Thursday, December 10, 2015

Joining the chorus in praise of Transparent (and a note on Justified)

I'll join the chorus in praise of the Amazon series Transparent (watching Season 1, through first 5 episodes), a series that I would have thought to be sensational and exploitative and not especially appealing but it's none of the above. Summary can't really do it justice because if I tell you this is a series about an LA family in which the father - a divorced, retired college professor - is gradually coming out to his 3 adult kids as trans and that each of kids has significant sexual-relational problems of his/her own - it sounds like a melodrama or old-fashioned soap opera doped out with contemporary sexual terminology. It's much more than that and much simpler. Each of the characters is completely recognizable and believable - as types, and as individuals. Our sympathy for them varies - and fact probably varies among viewers - but our interest in them never wanes. The director Jill Soloway conveys an incredible range of mood and emotion in each 30-minute episode - humor, sexuality, anger, sorrow. She handles some really serious and complex issues w/out a moment of condescension or exploitation and with a great deal of sensitivity toward the central character, Maura, as she navigates her new world. Some of the extraordinary short scenes include the moment when older daughter Sarah first sees her father in a dress and wig; flashback scenes when we see a younger Maura leading a secret life as a cross-dresser; Maura's first visit to a shopping mall; and the moment in a restaurant when an old-time family friend tries to flirt with a young girl (also a trans), recognizes Maura, and is humiliated and ashamed while she keeps her cool and her dignity - painfully so, however.

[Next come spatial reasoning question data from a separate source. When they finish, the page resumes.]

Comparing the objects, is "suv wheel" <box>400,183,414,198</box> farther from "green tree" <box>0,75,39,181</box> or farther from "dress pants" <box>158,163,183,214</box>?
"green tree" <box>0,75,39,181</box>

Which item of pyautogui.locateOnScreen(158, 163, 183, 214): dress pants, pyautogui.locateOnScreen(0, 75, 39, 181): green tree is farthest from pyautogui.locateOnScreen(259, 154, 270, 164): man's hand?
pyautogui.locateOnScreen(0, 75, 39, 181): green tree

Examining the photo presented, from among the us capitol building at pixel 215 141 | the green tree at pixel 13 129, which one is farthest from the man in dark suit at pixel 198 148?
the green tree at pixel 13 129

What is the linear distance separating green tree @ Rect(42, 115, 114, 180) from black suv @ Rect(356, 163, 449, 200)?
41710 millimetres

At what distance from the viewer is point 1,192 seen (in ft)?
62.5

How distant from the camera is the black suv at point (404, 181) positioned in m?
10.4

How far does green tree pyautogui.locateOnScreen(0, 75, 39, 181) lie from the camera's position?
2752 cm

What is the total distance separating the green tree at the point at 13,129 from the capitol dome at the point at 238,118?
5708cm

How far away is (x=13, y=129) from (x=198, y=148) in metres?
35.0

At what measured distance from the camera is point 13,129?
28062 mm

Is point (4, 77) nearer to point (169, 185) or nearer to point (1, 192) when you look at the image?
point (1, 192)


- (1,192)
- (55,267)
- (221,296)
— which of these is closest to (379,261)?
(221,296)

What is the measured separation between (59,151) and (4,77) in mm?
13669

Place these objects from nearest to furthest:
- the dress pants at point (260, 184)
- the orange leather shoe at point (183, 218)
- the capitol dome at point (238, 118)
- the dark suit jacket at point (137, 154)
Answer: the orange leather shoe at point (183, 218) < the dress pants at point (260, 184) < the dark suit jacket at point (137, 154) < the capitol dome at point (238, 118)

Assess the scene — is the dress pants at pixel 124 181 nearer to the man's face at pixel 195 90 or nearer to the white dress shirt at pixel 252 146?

A note on another very popular series that we abandoned after 2+ episodes: There's nothing really wrong with Justified, plenty of action and reasonably good entertainment with appealing and attractive lead characters, but maybe that's part of the problem: This series never seemed to me an authentic depiction of life and crime in Appalachia nor of the life and work of a federal marshal. The characters are cast right out of the Hollywood glamour mold and just don't ring true. Essentially, based on the first 3 episodes, each is a pretty good hour-long crime story, but the series lacks the crucial element that makes a series work: an on-going plot line that develops, evolves, and keeps us engaged over multiple episodes.